Goal: Predict the probability by country of origin of getting hired in a company

Evaluation Criteria: Prioritise accuracy to determine the probability by country of origin of getting hired in a company 

Description: We train a logistic regression on the reconstructed Adult Income dataset to
predict high-income status (as a proxy for “getting hired”), using One-Hot
encoding for categoricals and scaling for numericals. We evaluate via 5-fold
cross-validation using ROC AUC, then fit on all data and compute the average
predicted probability of high income for each native‐country.

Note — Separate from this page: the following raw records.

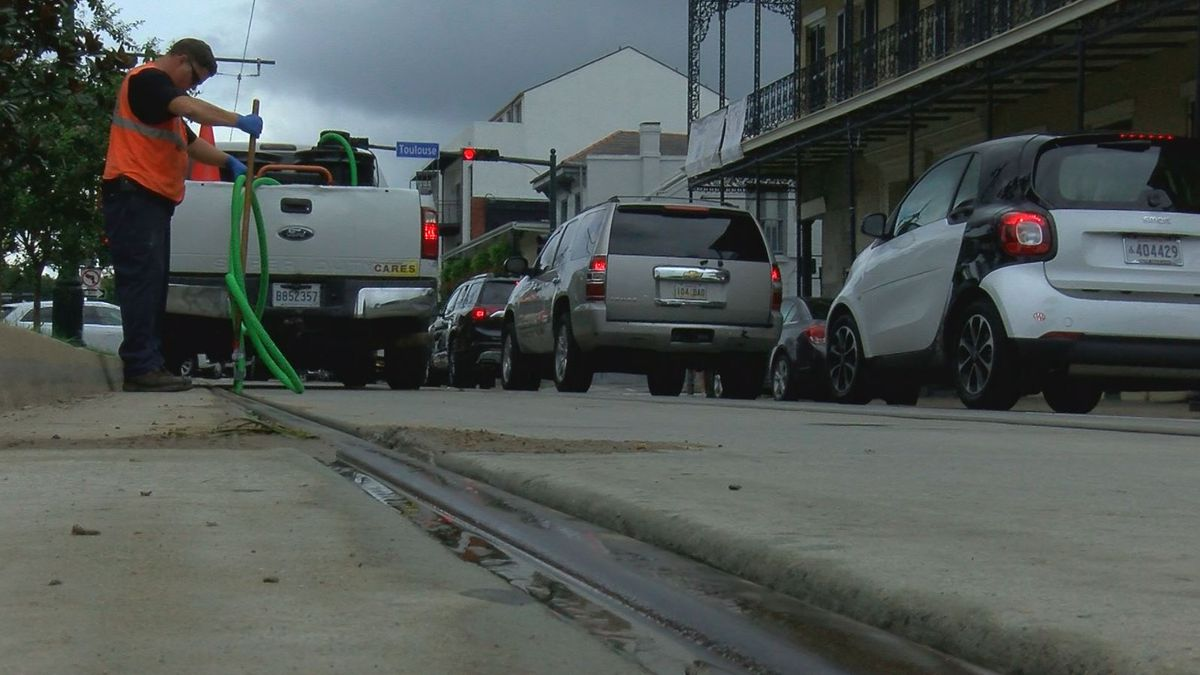 Hundreds of gallons of molasses cleaned from French Quarter street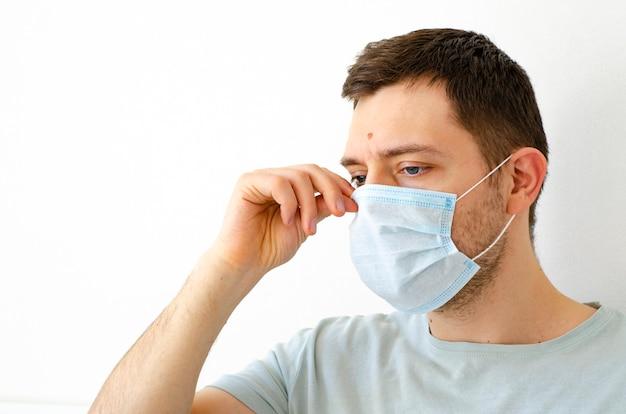 Un homme met un masque de protection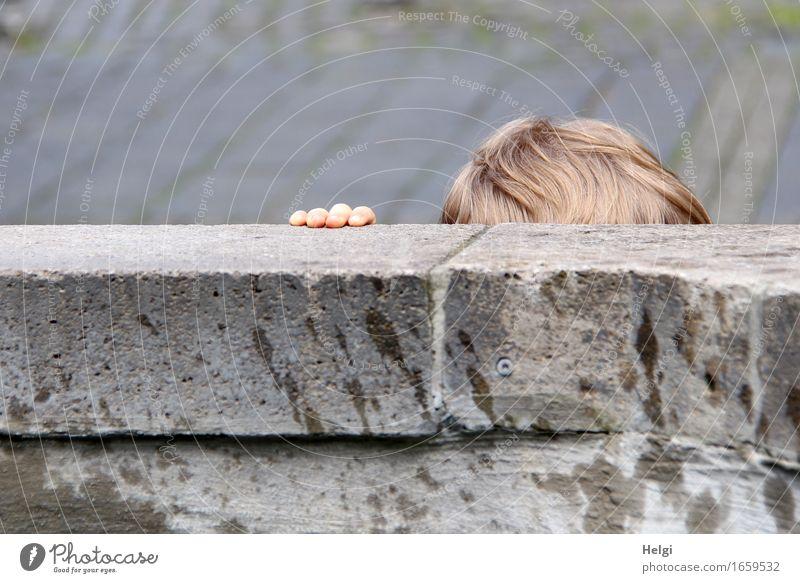 AST 9 | am Brunnen Mensch Hand Leben klein grau Haare & Frisuren Kopf Stein braun authentisch stehen einzigartig Finger festhalten Kleinkind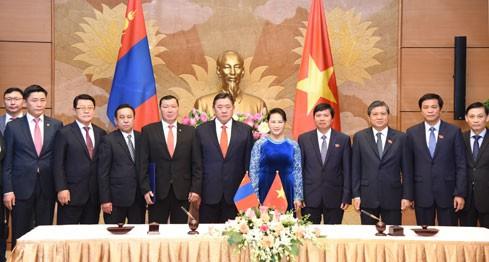 Chủ tịch Quốc hội Nguyễn Thị Kim Ngân, Chủ tịch Quốc hội Mông Cổ Miyegombo Enkhbold và các đại biểu tham gia Hội đàm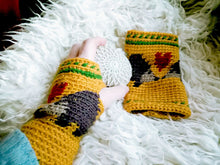 Load image into Gallery viewer, Hedgehog Fingerless Mittens, Crochet Gloves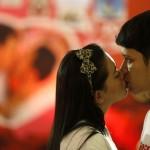 San Valentino, il bacio più lungo: nove coppie si sfidano in Thailandia06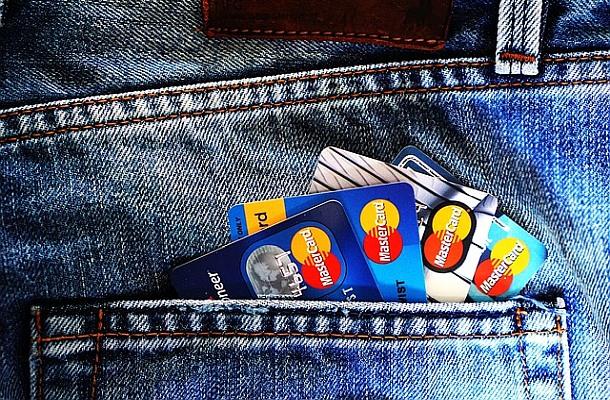 Mastercard odstřihne neregulované brokery Forexu, kryptoměn a binárních opcí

This gives
per‐country probabilities of “getting hired.”

In [1]:
import pandas as pd
import numpy as np
from sklearn.model_selection import cross_val_score
from sklearn.preprocessing import OneHotEncoder, StandardScaler
from sklearn.impute import SimpleImputer
from sklearn.compose import ColumnTransformer
from sklearn.pipeline import Pipeline
from sklearn.linear_model import LogisticRegression

# Load data
df = pd.read_csv("./input/adult_reconstruction.csv")

# Define target and features
y = (df["income"].str.strip() == ">50K").astype(int)
X = df.drop(columns=["income"])

# Identify numeric and categorical columns
num_cols = X.select_dtypes(include=["int64", "float64"]).columns.tolist()
cat_cols = X.select_dtypes(include=["object"]).columns.tolist()

# Preprocessing pipelines
num_pipeline = Pipeline(
    [("impute", SimpleImputer(strategy="median")), ("scale", StandardScaler())]
)
cat_pipeline = Pipeline(
    [
        ("impute", SimpleImputer(strategy="constant", fill_value="missing")),
        ("ohe", OneHotEncoder(handle_unknown="ignore", sparse=False)),
    ]
)
preprocessor = ColumnTransformer(
    [("num", num_pipeline, num_cols), ("cat", cat_pipeline, cat_cols)]
)

# Full pipeline with classifier
pipeline = Pipeline([("pre", preprocessor), ("clf", LogisticRegression(max_iter=1000))])

# 5-fold CV ROC AUC
scores = cross_val_score(pipeline, X, y, cv=5, scoring="roc_auc", n_jobs=-1)
print(f"Mean ROC AUC: {scores.mean():.4f} +/- {scores.std():.4f}")

# Fit on all data and predict probabilities
pipeline.fit(X, y)
probs = pipeline.predict_proba(X)[:, 1]
df_probs = pd.DataFrame(
    {"native-country": df["native-country"].str.strip(), "proba": probs}
)
country_proba = (
    df_probs.groupby("native-country")["proba"].mean().sort_values(ascending=False)
)
print("\nAverage predicted hire probability by country:")
print(country_proba)

AttributeError: Can only use .str accessor with string values!